Guru kelas XII dan X ??What ?? Itu reaksi pertamaku kala diminta mengajar sosiologi di sebuah SMA swasta di kota Salatiga tepat 6 bulan setelah lulus kuliah. Asal tahu saja, sekolah dimana aku mengajar terkenal di seantero kota sebagai sekolah yang murid-muridnya ndableg meski juga terkenal elite dan mampu dari segi ekonomi. Karuan saja muncul ketakutan di pikiranku terutama soal mengajar kelas XII. Kalau mengajar kelas X sih masih bisa diterima lah, toh aku dan mereka sama-sama “orang baru”, setidak-tidaknya masih punya modal wibawa jadi guru. Tapi kelas XII? Mereka kan sudah lebih “senior” daripada aku di sekolah itu.

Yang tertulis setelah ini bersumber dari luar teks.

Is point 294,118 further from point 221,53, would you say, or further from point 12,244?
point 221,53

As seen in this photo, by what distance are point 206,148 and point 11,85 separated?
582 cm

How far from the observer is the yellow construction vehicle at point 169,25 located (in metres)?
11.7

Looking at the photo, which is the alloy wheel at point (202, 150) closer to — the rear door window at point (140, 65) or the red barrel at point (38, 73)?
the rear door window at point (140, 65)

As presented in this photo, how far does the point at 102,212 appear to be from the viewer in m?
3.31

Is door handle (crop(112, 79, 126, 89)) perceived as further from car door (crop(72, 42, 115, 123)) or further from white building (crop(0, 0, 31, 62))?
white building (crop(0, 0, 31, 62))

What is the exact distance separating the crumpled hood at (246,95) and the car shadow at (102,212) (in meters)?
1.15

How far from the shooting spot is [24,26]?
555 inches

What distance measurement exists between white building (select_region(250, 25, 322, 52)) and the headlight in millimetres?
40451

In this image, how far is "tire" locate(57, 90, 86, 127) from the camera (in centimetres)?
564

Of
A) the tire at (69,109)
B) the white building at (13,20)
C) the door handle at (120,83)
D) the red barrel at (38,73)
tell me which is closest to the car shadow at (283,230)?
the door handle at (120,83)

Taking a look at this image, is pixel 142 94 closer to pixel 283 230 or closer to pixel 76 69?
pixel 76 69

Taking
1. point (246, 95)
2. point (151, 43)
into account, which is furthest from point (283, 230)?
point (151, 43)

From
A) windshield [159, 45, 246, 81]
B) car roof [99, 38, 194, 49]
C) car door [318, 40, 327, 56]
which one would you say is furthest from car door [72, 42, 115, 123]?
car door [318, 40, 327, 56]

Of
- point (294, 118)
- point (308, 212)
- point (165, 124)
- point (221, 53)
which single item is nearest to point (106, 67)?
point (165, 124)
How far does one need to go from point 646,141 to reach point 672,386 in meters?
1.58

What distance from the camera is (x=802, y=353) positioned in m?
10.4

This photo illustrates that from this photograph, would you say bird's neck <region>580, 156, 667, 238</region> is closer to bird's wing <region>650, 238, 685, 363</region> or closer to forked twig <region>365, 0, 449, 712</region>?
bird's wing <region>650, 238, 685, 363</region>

Tambahan lagi, aku tidak punya modal teknik mengajar sama sekali (kuliah aku S1 sosiologi dari FISIP bukan kuliah pendidikan) plus usia yang cuma terpaut 5 tahun dari rata-rata usia mereka. Secara fisik pun, banyak orang bilang kalau aku pakai seragam SMA masih pantes ditunjang dengan perawakan yang cungkring habiss...Makanya, hari pertama mengajar jadi “tanggal merah” yang sukses memaksaku melakukan sesuatu yang sudah amat jarang aku lakukan saat itu...Berdoa dan berpuasa..!!Hahaha...

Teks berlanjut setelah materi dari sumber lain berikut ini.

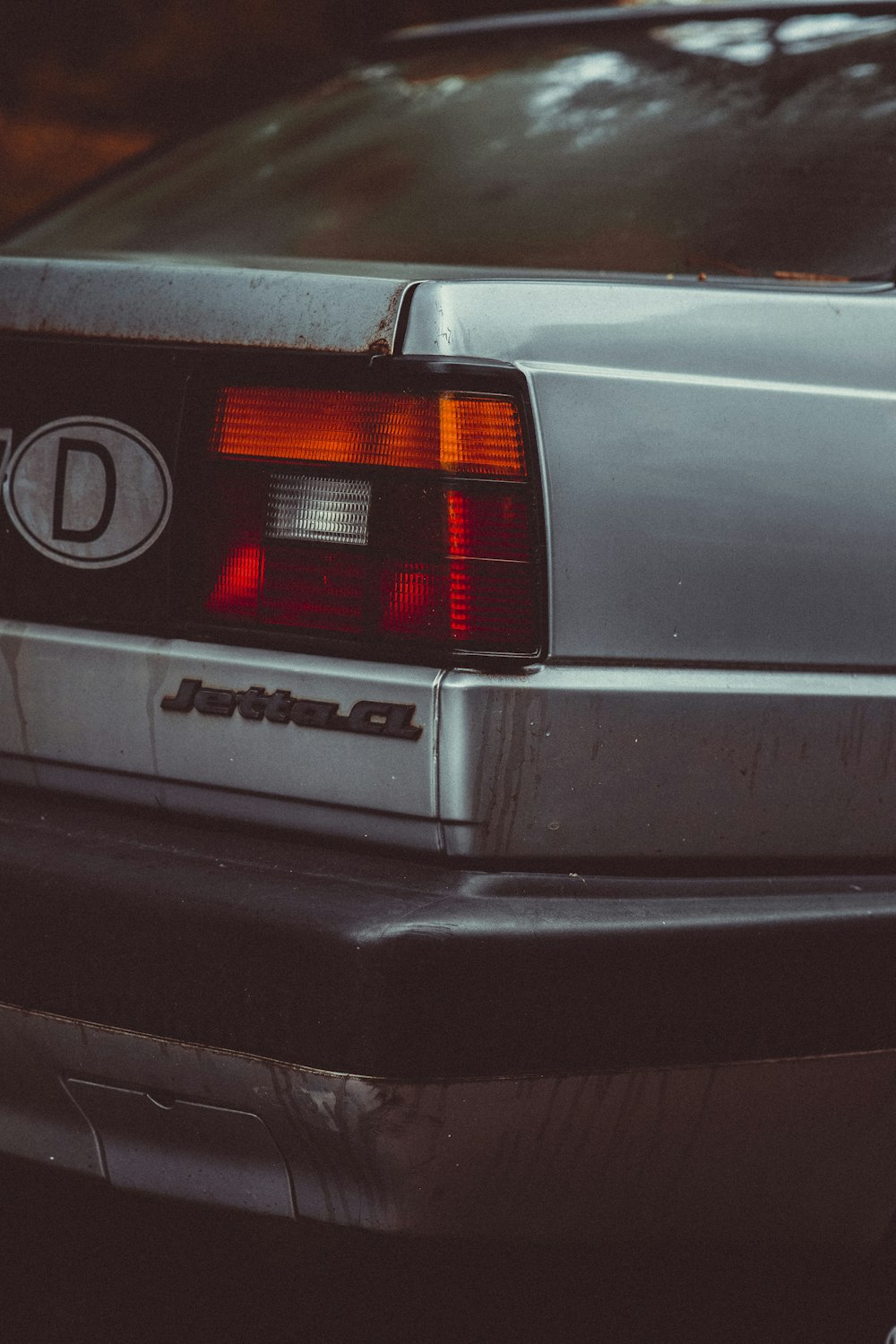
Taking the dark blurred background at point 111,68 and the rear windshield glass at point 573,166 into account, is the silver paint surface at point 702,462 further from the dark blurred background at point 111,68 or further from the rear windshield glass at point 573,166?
the dark blurred background at point 111,68

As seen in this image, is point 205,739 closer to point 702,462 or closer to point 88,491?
point 88,491

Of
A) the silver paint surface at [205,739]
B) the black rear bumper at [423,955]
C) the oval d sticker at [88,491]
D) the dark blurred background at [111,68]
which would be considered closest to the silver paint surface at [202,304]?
the oval d sticker at [88,491]

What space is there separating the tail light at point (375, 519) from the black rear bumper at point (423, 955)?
0.23m

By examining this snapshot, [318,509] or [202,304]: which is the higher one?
[202,304]

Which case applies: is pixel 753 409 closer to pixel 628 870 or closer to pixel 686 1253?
pixel 628 870

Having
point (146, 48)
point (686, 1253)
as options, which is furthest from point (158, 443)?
point (146, 48)

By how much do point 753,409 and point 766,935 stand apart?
529mm

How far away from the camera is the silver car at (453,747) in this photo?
1448mm

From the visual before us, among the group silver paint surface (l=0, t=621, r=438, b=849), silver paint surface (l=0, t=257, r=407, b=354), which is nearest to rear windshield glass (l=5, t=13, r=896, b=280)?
silver paint surface (l=0, t=257, r=407, b=354)

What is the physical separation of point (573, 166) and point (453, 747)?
1.18 meters

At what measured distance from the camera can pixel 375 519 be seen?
1.50 meters

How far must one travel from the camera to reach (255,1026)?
1.44 meters

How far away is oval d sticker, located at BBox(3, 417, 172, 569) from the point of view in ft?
5.19

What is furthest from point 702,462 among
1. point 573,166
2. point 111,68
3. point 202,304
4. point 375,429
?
point 111,68
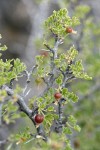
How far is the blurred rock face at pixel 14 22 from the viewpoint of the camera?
35.5 ft

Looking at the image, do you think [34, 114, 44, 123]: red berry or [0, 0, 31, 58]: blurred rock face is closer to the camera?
[34, 114, 44, 123]: red berry

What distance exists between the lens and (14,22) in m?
11.2

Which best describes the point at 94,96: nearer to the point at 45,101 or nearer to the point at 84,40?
the point at 84,40

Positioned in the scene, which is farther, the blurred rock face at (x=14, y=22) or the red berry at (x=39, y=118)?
the blurred rock face at (x=14, y=22)

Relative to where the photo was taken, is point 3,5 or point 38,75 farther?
point 3,5

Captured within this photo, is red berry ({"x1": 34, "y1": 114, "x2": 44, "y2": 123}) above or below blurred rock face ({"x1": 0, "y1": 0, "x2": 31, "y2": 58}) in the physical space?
below

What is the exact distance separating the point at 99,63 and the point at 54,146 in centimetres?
308

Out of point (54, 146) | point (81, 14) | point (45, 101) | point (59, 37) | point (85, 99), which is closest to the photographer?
point (54, 146)

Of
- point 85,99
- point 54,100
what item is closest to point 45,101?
point 54,100

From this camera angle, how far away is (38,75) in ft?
8.71

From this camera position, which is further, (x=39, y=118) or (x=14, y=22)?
(x=14, y=22)

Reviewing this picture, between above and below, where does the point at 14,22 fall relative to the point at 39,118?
above

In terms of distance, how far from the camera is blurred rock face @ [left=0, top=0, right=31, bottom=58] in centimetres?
1081

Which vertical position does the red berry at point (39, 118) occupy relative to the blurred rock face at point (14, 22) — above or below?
below
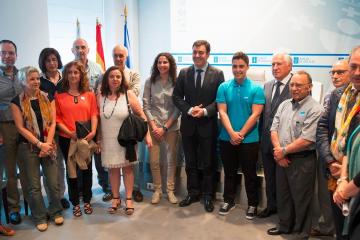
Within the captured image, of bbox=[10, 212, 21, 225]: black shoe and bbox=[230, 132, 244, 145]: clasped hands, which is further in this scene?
bbox=[10, 212, 21, 225]: black shoe

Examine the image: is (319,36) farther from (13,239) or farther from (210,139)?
(13,239)

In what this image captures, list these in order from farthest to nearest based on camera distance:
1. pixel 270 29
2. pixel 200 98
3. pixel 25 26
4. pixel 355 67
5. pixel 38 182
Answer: pixel 270 29 → pixel 25 26 → pixel 200 98 → pixel 38 182 → pixel 355 67

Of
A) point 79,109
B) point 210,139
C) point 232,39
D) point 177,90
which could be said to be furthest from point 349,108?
point 232,39

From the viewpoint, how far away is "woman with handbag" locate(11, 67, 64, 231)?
2.71 meters

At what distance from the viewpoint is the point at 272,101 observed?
2.82m

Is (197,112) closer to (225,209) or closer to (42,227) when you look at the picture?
(225,209)

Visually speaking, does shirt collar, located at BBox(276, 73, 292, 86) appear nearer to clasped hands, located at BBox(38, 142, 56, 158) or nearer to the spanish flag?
clasped hands, located at BBox(38, 142, 56, 158)

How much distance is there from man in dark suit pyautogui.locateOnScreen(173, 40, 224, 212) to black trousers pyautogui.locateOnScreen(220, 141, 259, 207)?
176mm

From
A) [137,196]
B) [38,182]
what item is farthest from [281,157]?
[38,182]

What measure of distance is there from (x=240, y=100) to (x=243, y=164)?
1.97 feet

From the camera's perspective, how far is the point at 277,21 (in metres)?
4.69

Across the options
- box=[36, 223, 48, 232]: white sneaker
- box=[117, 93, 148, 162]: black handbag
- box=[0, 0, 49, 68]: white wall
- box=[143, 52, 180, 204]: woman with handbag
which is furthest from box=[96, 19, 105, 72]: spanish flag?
box=[36, 223, 48, 232]: white sneaker

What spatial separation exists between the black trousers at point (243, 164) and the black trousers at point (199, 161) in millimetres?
143

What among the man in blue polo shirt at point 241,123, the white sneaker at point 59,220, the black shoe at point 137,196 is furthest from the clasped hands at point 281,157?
the white sneaker at point 59,220
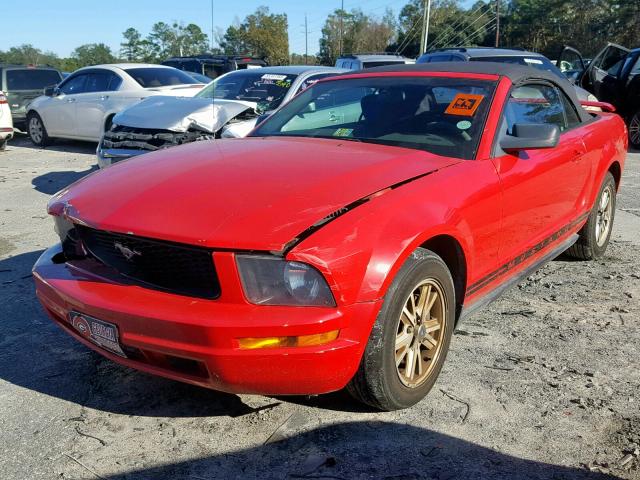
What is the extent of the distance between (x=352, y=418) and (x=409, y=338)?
0.43 metres

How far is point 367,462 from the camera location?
2562mm

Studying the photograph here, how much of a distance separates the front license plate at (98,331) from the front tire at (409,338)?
0.99 metres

Nah, “akhirnya datang juga” (bukan promosi acara tv lho..) hari pertama mengajar di kelas XII. Persis seperti tentara yang mau maju perang, segala kemungkinan juga sudah aku siapkan. Kalau tentara bersiap dengan senjata isi peluru, aku juga bersiap dengan senjata kata-kata kalau-kalau murid-murid itu menembaki aku dengan peluru cibiran plus berondongan kata-kata pedas. Pikirku, pengalaman jadi anak IPS semasa SMA bisa jadi modal buat menghadapi mereka. Mungkin secara psikologis ada kesamaan, meski toh rasa gugup juga tetap setia menemani hari itu.

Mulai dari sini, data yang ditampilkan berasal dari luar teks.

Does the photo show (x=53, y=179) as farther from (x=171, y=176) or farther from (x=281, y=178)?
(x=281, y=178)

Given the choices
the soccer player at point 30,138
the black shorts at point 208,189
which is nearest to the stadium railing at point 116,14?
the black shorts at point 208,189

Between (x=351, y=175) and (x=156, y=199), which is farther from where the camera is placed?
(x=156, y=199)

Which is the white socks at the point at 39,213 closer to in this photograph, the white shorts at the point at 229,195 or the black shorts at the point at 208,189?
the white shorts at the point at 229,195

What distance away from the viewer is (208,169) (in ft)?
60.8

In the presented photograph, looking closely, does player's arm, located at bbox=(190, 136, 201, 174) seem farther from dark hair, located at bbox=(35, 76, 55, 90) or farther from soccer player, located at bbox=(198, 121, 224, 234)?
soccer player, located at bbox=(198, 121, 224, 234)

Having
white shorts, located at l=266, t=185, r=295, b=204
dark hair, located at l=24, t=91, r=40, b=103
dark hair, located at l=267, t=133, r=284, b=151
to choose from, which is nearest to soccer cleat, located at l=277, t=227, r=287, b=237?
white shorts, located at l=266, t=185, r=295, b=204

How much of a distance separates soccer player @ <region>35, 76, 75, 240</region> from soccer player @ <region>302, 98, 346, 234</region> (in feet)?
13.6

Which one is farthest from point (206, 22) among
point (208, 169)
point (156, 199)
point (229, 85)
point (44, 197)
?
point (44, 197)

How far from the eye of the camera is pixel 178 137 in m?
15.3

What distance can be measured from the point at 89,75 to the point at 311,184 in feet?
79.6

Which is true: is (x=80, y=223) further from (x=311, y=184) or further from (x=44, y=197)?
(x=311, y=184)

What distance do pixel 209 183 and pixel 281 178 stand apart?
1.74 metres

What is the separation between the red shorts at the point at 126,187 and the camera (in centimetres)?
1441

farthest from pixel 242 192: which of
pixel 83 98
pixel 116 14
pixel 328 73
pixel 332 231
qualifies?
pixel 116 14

Dan benar saja, cuma satu kata yang bisa dipakai buat menggambarkan situasi kelas saat itu...Gila !! Perawakan mereka yang “gede-gede” (mungkin itu indikasi perbaikan gizi anak Indonesia) awalnya membuatku agak gentar. Lagipula nampaknya mereka bukan hanya “biang ribut”, tapi sudah pada taraf “ahli ribut”. Aku ngomong dua kata, mereka ngomong empat kata. Aku ngomong satu kalimat, mereka ngomong satu paragraf. Pokoknya, mirip dengan konsep kelipatan di matematika. Bayangkan jika aku ngomong satu alinea, jangan-jangan mereka akan menyahut dengan omongan satu novel..wah!! Kritisnya bukan main, persis seperti yang disampaikan kepala sekolah tentang karakter anak-anak kelas XII IPS. Apalagi nampaknya mereka pikir sosiologi bukan pelajaran yang menarik, entah karena memang sudah antipati atau karena sosiologi yang mereka terima sebelumnya memang terasa membosankan (soal pengajaran sosiologi yang sering dianggap membosankan ini akan diulas di tulisan lain). Yang paling “menyakitkan”, fisikku yang junkies ini membuat mereka menyebut dan menarik kesimpulan bahwa aku ini seorang “pemakai” !! Yah, meski aku juga bukan orang yang “bener”, tapi satu kenakalan yang sama sekali tidak pernah aku sentuh adalah narkoba. Kontan saja rasa jengkel menyeruak di hati. Tapi entah kenapa, di bagian lain hati aku mengatakan bahwa ini tantangan yang harus dihadapi. Aku harus bisa “menguasai” mereka..!!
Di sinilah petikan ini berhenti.